Mais l'extrême droite était en tête déjà la dernière fois. Donc si l'extrême droite est en tête, ce n'est que la répétition de ce que sont les élections européennes en France. Ce que nous souhaitons nous, c'est que l'extrême droite ne soit pas en tête.
Emmanuel Macron dit dans cet entretien à la presse, nous nous sommes assoupis face au Rassemblement national. Vous vous êtes assoupis depuis le début du quinquennat. Vous avez oublié que le Rassemblement national avait été face à vous au second tour de la présidentielle.
Non, non. Le problème qu'on a dans ce pays, c'est qu'on considère qu'il y a un plafond de verre qui fait que lorsque l'extrême droite est au second tour de l'élection, alors on gagne globalement. C'est ce qui s'est toujours passé pour la droite, pour la gauche, pour les élections municipales, pour les élections législatives. Et ça, ce n'est plus le cas aujourd'hui. C'est ce qui a permis l'élection de Jacques Chirac à 82 et quelques pourcents en 2002. Parce que tout le monde a voté pour Jacques Chirac. Toute la gauche a voté pour Jacques Chirac. Et ça n'a pas été le cas pour Emmanuel Macron. M. Benhabi n'a toujours pas dit pour qui il avait voté au deuxième tour de l'élection présidentielle.
Je serais assez intéressé qu'il le dise. Aujourd'hui, il n'y a plus de plafond de verre. Pour qui il a voté au deuxième tour de l'élection présidentielle.
Aujourd'hui, à vos yeux, il n'y a plus de plafond de verre qui empêche justement la nomination de l'emporter.
Aujourd'hui, ce n'est pas le cas plus de plafond de verre, mais il ne vous a pas échappé que Marine Le Pen a fait 60 et quelques pourcents, et pas 20 pourcents comme son père quelques années avant. Donc on voit bien que les choses...
Non, elle n'a pas fait 60 pourcents.
Macron a fait 60 pourcents et Mme Le Pen, 40 pourcents. Donc elle a fait deux fois plus de voix, deux fois plus en pourcentage que son père. Donc on voit bien que les choses bougent. Est-ce qu'il y a-t-il un plafond de verre ? Je n'en sais rien. Moi, ce qui m'importe, ce n'est pas le plafond de verre.

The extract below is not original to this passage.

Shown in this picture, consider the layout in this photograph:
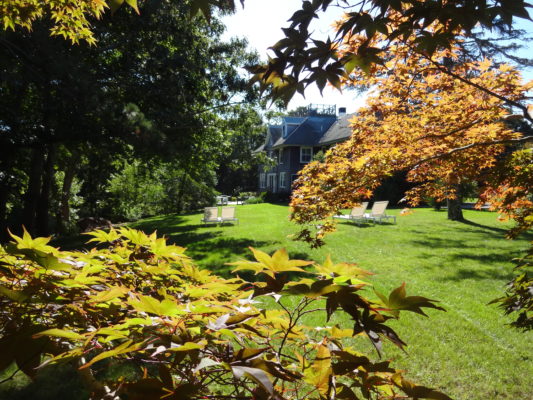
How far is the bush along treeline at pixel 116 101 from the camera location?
932 centimetres

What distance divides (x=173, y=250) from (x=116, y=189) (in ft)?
78.0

C'est ce que nous serons capables de dire aux électeurs pour leur dire, attention, l'enjeu de cette élection européenne, ce n'est pas un référendum anti-Macron, ce n'est pas de dire, je ne suis pas d'accord sur telle ou telle mesure, c'est de savoir si demain, on est capable d'avoir une banque du climat avec 1000 milliards, c'est capable de savoir si on peut avoir un espace Schengen plus sécurisé où tout le monde ne rentre pas n'importe comment en Europe, c'est de savoir si on est capable de faire de l'harmonisation fiscale et sociale afin que nos agriculteurs ne soient pas concurrencés par des agriculteurs à l'intérieur de l'Europe, mais que l'Europe toute entière soit en bataille avec les autres pays, c'est de savoir si demain, les grandes puissances mondiales veulent détruire l'Europe et détruire la France ou si nous sommes capables de nous battre.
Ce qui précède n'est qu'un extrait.